Retour à Oulan Baatar

Je suis reparti le 4 mars, en prenant un mini van. La veille, j’avais demandé à Nyam où se trouvait l’arrêt. Il a passé un coup de fil et c’était réglé. Le mini van passait directement à la maison. En fait, il n’y avait pas vraiment d’arrêt. Le van passait dans Khatgal et s’arrêtait à devant différentes maisons pour embarquer les passagers. On a dû faire près d’une heure et demi de détours (avec un passage sur le lac) avant de partir réellement.  Je suis arrivé à Mörön vers 14 h, à environ 20 mn de marche de la gare routière. Nyam m’avait écrit sur un papier toutes les informations pour acheter mon ticket. Je n’ai eu qu’à donner le papier au guichet et c’était réglé. Un bus partait à 15 h et le chauffeur m’avait proposé de le prendre. Mais avec les quasi 12 h de transport, ça me faisait arriver vers 3 h du matin à Oulan Baatar. Je n’étais pas chaud pour arriver dans le froid de la nuit. J’ai donc pris un départ à 20 h. J’ai passé le reste de l’après midi dans la ville et piqué une pointe à l’extérieure. Il n’y avait pas grand chose.  A part les routes principales goudronnées, le reste était des rues en terre battue.
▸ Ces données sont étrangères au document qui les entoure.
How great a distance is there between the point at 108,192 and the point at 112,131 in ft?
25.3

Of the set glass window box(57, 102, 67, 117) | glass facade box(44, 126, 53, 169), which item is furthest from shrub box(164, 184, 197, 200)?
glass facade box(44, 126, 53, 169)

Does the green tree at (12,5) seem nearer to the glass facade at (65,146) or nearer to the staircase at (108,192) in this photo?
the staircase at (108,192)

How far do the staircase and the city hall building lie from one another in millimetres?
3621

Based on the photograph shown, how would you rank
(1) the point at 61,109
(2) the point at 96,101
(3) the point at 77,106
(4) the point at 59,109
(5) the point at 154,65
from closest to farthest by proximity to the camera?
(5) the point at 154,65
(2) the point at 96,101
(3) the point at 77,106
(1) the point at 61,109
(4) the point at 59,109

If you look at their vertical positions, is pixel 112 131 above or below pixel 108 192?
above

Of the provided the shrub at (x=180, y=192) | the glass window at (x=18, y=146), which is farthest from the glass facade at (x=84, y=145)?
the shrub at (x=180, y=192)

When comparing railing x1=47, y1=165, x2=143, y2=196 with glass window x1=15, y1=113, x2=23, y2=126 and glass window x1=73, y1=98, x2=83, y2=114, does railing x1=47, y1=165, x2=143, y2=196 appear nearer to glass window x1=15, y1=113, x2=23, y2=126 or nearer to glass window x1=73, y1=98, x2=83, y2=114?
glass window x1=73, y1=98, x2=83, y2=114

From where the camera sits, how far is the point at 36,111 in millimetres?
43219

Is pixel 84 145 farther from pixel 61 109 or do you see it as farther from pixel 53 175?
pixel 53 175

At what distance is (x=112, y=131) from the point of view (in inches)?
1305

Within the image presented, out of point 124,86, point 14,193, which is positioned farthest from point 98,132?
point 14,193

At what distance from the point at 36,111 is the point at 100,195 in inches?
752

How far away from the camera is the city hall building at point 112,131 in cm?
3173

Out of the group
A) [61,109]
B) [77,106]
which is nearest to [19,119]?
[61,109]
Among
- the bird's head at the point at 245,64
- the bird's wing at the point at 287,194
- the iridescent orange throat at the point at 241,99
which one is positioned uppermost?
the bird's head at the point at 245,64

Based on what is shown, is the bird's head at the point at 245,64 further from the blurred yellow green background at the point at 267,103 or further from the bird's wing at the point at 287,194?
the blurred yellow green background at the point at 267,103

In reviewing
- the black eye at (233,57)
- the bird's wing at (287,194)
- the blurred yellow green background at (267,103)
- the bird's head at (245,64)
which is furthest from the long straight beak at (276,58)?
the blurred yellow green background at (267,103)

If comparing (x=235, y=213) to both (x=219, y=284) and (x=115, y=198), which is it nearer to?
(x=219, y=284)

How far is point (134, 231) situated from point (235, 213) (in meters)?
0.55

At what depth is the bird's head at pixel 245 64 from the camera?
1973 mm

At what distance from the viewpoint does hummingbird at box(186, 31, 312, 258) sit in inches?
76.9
Curieusement, il faisait aussi très chaud : quasiment + 15 °C !  Bref, j’ai rejoint la gare routière en fin d’après midi et je suis parti un peu après 20 h. Contrairement à l’aller, il y avait 2 bus. Beaucoup de monde allaient à la capitale. Il y a eu également plus d’arrêts qu’à l’aller dont un pour faire le plein. Des toilettes publiques étaient aussi à disposition de l’autre côté de la route, à une centaine de mètres. Des classiques : cabanons, trou et planches pour éviter de tomber dedans. Nous avons eu un autre arrêt plus long vers 22 h à un relai restaurant. Cette fois, j’ai mangé. C’était une assiette assez copieuse de pâtes grillées avec des petits morceaux de moutons et des légumes, de quoi tenir au corps. Un jeune Mongol m’avait pris pour un Chinois et avait commencé à faire la conversation. On a très rapidement basculé à l’anglais (je ne comprenais évidemment pas le chinois…). En fait, il étudiait en Chine et y retournait dans les jours qui suivaient. Après une nuit quasi blanche (coincé entre deux mongols dans la dernière rangée du bus et le sac aux pieds, je n’ai pas dormi beaucoup), je suis arrivé à Oulan Baatar peu après 9 h 30.